A former patient is suing Flemingsburg, Ky.-based Fleming County Hospital, claiming it missed signs of her cancer and then edited her electronic medical records and deleted evidence that falsely claimed she was cancer-free, according to a recent NBC News report.
Seven details:
1. In 2015, Kim Johnson, then 53 years old, had a radiology scan done at Fleming County Hospital to check if she had breast cancer. The scan came back with "no evidence of cancer."
2. Ten months later, Ms. Johnson was still experiencing breast pain and sought a second opinion, which determined that she did have breast cancer, the early signs of which were in the initial X-rays of her breast done at Fleming County Hospital.
3. Ms. Johnson filed a medical malpractice lawsuit against Fleming in 2016.She said she wanted to know why her cancer hadn't been detected by the hospital earlier. Three years later, her lawyers and a digital forensics expert who reviewed her electronic health records pieced together the situation and accused two Fleming hospital employees of opening her EHR, editing the records and deleting evidence of an erroneous letter claiming that she was cancer-free.
4. The lawsuit claims that Fleming then created fake letters and produced them as part of the court case to make it look like it directed Ms. Johnson to seek more testing. Her physician from the hospital testified that the letters showed Ms. Johnson was to blame for her own delay in treatment, according to the report.
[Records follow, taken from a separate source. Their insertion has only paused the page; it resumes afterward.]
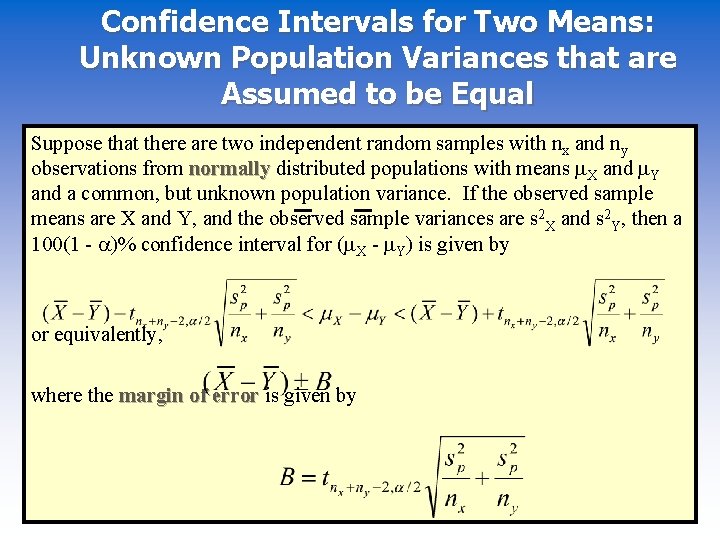 Confidence Intervals for Two Means: Unknown Population Variances that are Assumed to be Equal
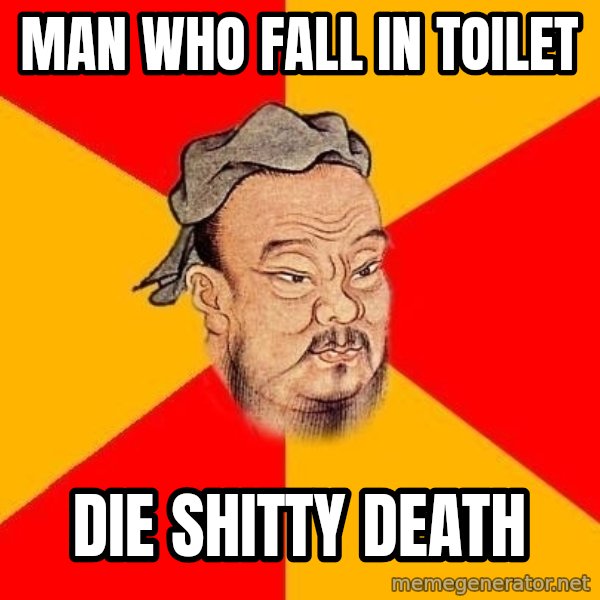 Wise Confucius meme: man who fall in toilet / die shitty death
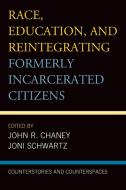 Race, Education, and Reintegrating Formerly Incarcerated Citizens di John R. Chaney edito da Lexington Books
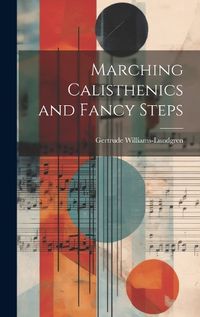 Cover image for Marching Calisthenics and Fancy Steps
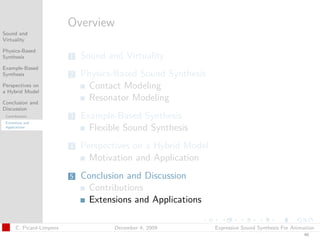t




                           Overview
Sound and
Virtuality

Physics-Based
Synthesis                  1   Sound and Virtuality
Example-Based
Synthesis                  2   Physics-Based Sound Synthesis
Perspectives on
a Hybrid Model
                                Contact Modeling
Conclusion and
                                Resonator Modeling
Discussion
 Contributions             3   Example-Based Synthesis
 Extensions and
 Applications
                                 Flexible Sound Synthesis
                           4   Perspectives on a Hybrid Model
                                 Motivation and Application
                           5   Conclusion and Discussion
                                 Contributions
                                 Extensions and Applications

       C. Picard-Limpens               December 4, 2009         Expressive Sound Synthesis For Animation
                                                                                                   46
 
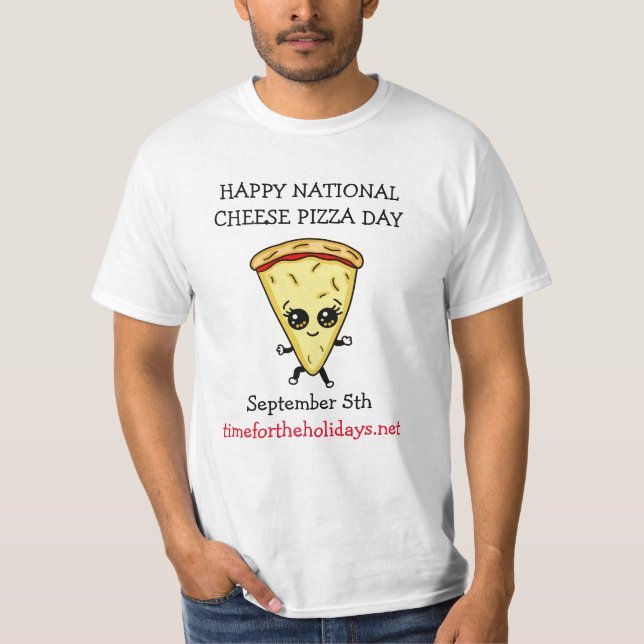 Happy National Cheese Pizza Day 5. September T-Sh T-Shirt (Vorderseite)
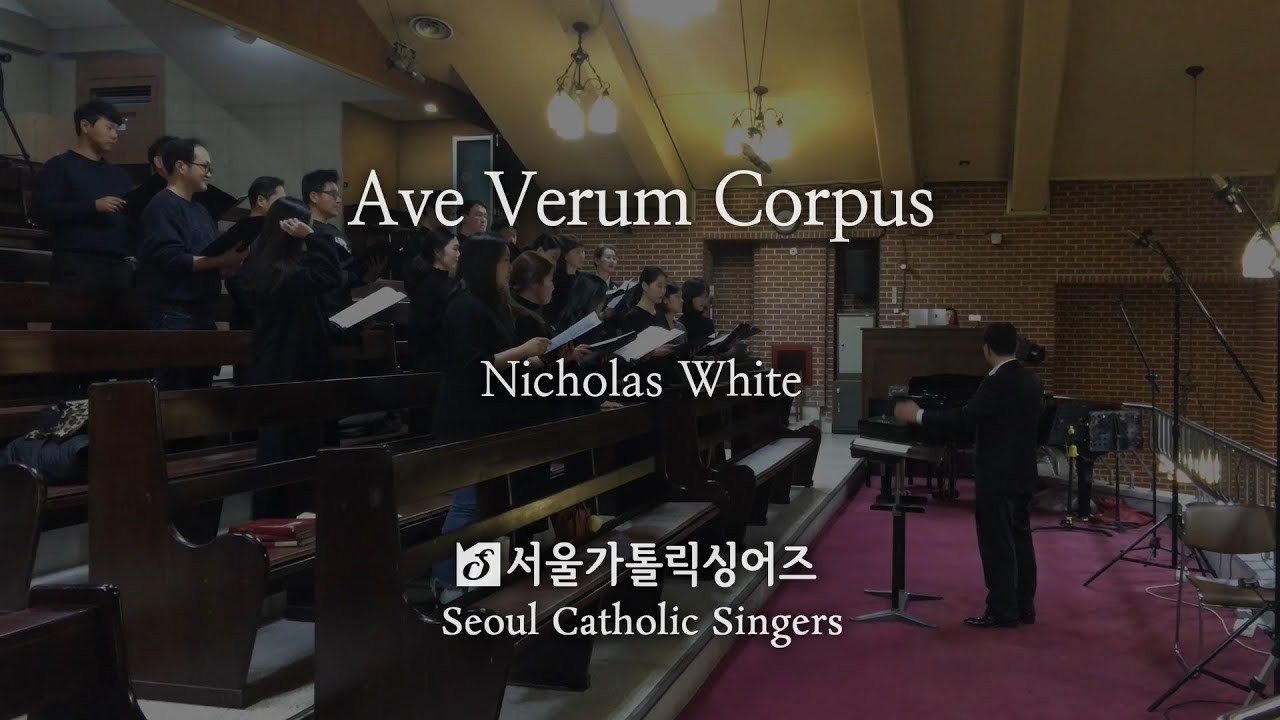 Ave Verum Corpus - Nicholas White | Seoul Catholic Singers
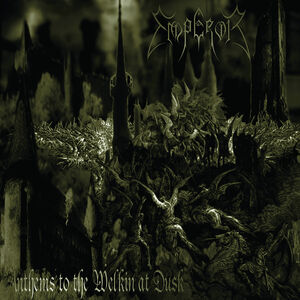 Anthems To The Welkin At Dusk , Emperor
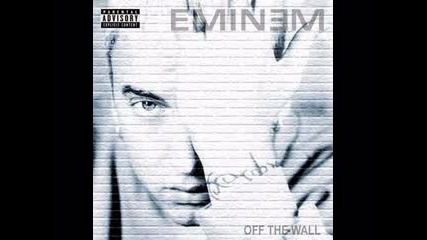 Eminem - Off The Wall - Dead Wrong 
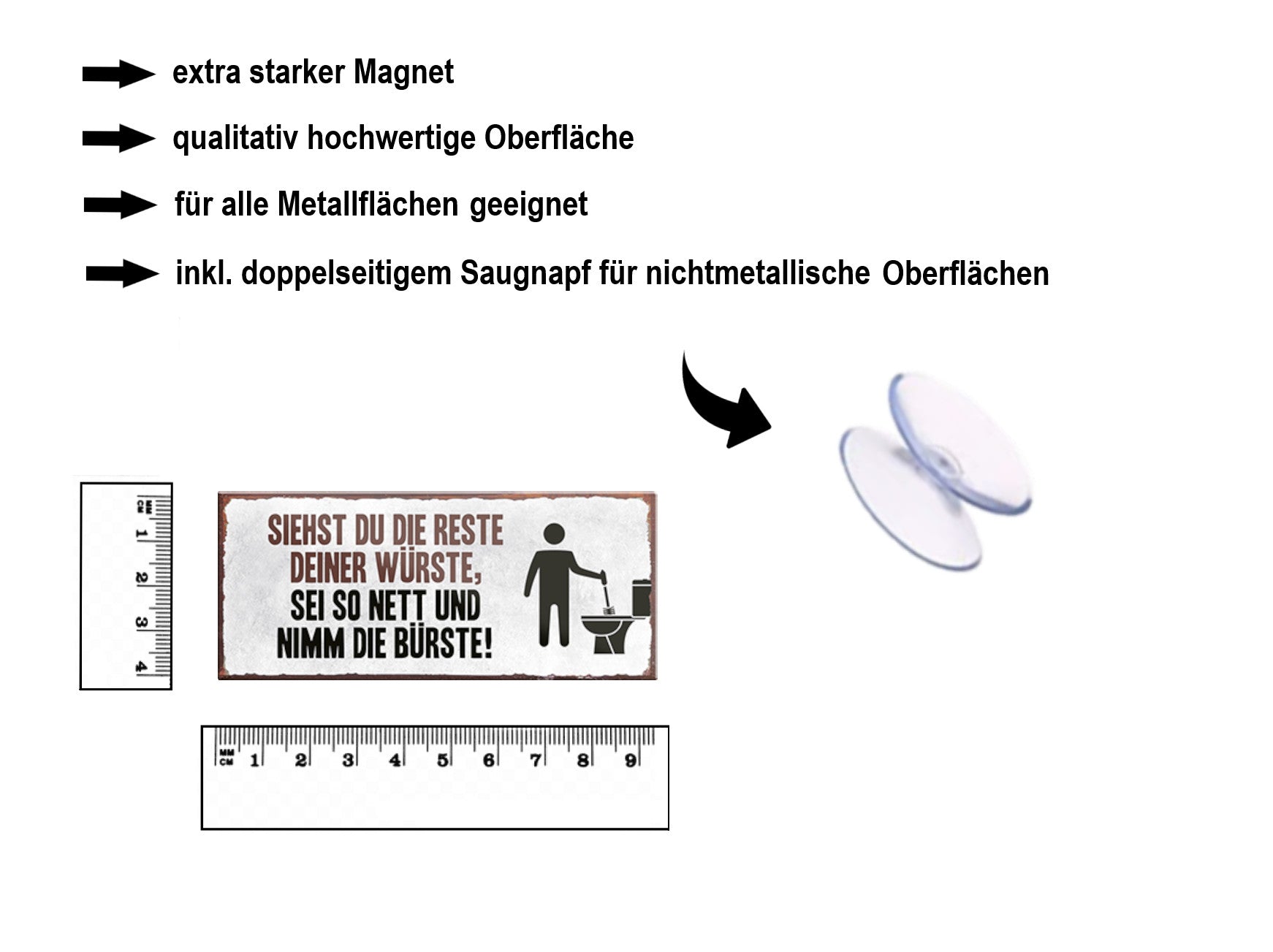 Magnet ''Siehst du die Reste deiner Wurst Bürste'' 9,3x4cm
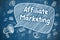 Affiliate Marketing - Business Concept.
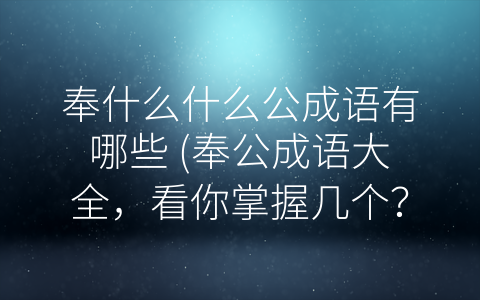 奉什么什么公成语有哪些 (奉公成语大全，看你掌握几个？)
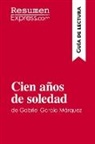 ResumenExpress - Cien años de soledad de Gabriel García Márquez (Guía de lectura)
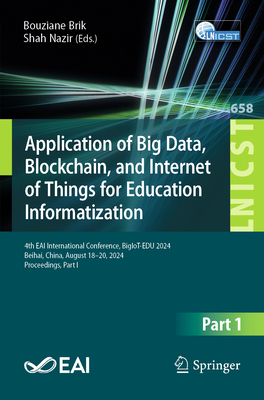 Application of Big Data, Blockchain, and Internet of Things for Education Informatization: 4th Eai International Conference, Bigiot-Edu 2024, Beihai,-cover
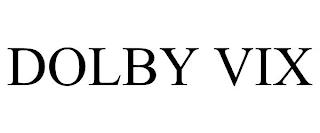 DOLBY VIX trademark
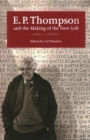 E. P. Thompson and the Making of the New Left : Essays and Polemics - Book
5. A spokesperson for LifePoint Health, the Brentwood, Tenn.-based hospital chain that purchased Fleming seven months after Ms. Johnson's mammogram in 2015, declined NBC's request for comment because her lawsuit is still pending before the Kentucky Supreme Court.
6. The hospital's lawyers have dismissed Ms. Johnson's allegations in legal filings and during court hearings as a "conspiracy theory," that cannot be proven because the hospital's EHR for mammograms at the time of her scan is now defunct and was prone to glitches.
7. Fleming acknowledged one discrepancy in Ms. Johnson's records but attributed it as the result of a "clerical error" by an employee who'd gotten Ms. Johnson confused with another patient who has the same last name, according to the report.